Dependency Aware Incident Linking in Large Cloud Systems
- URL: http://arxiv.org/abs/2403.18639v1
- Date: Mon, 5 Feb 2024 13:54:11 GMT
- Title: Dependency Aware Incident Linking in Large Cloud Systems
- Authors: Supriyo Ghosh, Karish Grover, Jimmy Wong, Chetan Bansal, Rakesh Namineni, Mohit Verma, Saravan Rajmohan,
- Abstract summary: We propose dependency-aware incident linking (DiLink) framework to improve the accuracy and coverage of incident links.
We also propose a novel method to align the embeddings of multi-modal (i.e., textual and graphical) data using Orthogonal Procrustes.

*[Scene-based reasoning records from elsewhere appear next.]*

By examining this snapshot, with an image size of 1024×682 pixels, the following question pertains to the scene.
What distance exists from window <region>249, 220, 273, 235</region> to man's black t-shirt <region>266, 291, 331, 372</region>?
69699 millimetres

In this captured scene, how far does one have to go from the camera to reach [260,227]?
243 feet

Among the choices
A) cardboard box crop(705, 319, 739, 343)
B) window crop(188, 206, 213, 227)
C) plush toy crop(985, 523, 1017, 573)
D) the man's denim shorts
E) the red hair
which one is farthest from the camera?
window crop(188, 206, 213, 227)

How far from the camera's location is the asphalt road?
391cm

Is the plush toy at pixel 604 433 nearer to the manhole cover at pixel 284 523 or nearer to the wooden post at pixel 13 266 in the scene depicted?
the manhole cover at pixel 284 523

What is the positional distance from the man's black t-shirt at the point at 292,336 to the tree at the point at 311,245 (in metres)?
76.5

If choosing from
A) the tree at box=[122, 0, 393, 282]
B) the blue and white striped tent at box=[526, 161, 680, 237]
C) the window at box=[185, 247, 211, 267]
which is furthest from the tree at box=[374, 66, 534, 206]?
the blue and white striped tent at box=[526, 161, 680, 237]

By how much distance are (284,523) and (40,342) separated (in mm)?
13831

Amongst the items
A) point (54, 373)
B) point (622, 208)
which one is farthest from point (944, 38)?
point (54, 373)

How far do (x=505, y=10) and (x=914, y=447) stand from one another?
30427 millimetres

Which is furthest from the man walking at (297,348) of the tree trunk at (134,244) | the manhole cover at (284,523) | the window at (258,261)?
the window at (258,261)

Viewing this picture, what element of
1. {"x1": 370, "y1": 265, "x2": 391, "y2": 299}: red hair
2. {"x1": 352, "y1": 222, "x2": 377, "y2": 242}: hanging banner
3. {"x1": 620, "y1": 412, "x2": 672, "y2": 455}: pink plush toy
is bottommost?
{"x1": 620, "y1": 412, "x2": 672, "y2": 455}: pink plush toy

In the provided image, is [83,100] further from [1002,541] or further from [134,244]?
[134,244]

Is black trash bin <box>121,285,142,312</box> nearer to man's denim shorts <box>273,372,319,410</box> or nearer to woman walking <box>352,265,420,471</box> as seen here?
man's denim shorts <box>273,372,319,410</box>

- Score: 8.797638977934646
- License: http://arxiv.org/licenses/nonexclusive-distrib/1.0/
- Abstract: Despite significant reliability efforts, large-scale cloud services inevitably experience production incidents that can significantly impact service availability and customer's satisfaction. Worse, in many cases one incident can lead to multiple downstream failures due to cascading effects that creates several related incidents across different dependent services. Often time On-call Engineers (OCEs) examine these incidents in silos that lead to significant amount of manual toil and increase the overall time-to-mitigate incidents. Therefore, developing efficient incident linking models is of paramount importance for grouping related incidents into clusters so as to quickly resolve major outages and reduce on-call fatigue. Existing incident linking methods mostly leverages textual and contextual information of incidents (e.g., title, description, severity, impacted components), thus failing to leverage the inter-dependencies between services. In this paper, we propose the dependency-aware incident linking (DiLink) framework which leverages both textual and service dependency graph information to improve the accuracy and coverage of incident links not only coming from same service, but also from different services and workloads. Furthermore, we propose a novel method to align the embeddings of multi-modal (i.e., textual and graphical) data using Orthogonal Procrustes. Extensive experimental results on real-world incidents from 5 workloads of Microsoft demonstrate that our alignment method has an F1-score of 0.96 (14% gain over current state-of-the-art methods). We are also in the process of deploying this solution across 610 services from these 5 workloads for continuously supporting OCEs improving incident management and reducing manual toil.